INSTRUCTIONS TO FOLLOW — Reproduce word for word the stretch of the text on storing cheese that opens with the words containing "Although perhaps not" and closes with "shortened shelf lives.".

━━━━━ QUOTED PASSAGE ━━━━━

Although perhaps not the most frequently asked questions, those centered on how best to store cheese come up often. The short answer to the storage question is: store you cheese in your stomach; and that you purchase the cheese you will consume within a day or two, the same way you purchase fish; leave the long-term storage for the professionals. The way most Americans buy food for home consumption these days, buying only what you need for a couple of days is not an option. We simply don’t have the time to go shopping for our cheese every other day, though you can do that easily using our website. The firmer the cheese, the longer you can store it. The softer cheeses can be considered to be more “luxury” cheeses, or cheeses for special occasions. With the softer cheeses not only do you have shorter shelf lives, you are paying for more water, hence the shortened shelf lives.

━━━━━ DATA SECTION ━━━━━

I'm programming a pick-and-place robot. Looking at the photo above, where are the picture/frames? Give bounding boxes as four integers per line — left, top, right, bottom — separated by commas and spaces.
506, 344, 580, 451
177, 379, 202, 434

━━━━━

ANSWER BOX —
Although perhaps not the most frequently asked questions, those centered on how best to store cheese come up often. The short answer to the storage question is: store you cheese in your stomach; and that you purchase the cheese you will consume within a day or two, the same way you purchase fish; leave the long-term storage for the professionals. The way most Americans buy food for home consumption these days, buying only what you need for a couple of days is not an option. We simply don’t have the time to go shopping for our cheese every other day, though you can do that easily using our website. The firmer the cheese, the longer you can store it. The softer cheeses can be considered to be more “luxury” cheeses, or cheeses for special occasions. With the softer cheeses not only do you have shorter shelf lives, you are paying for more water, hence the shortened shelf lives.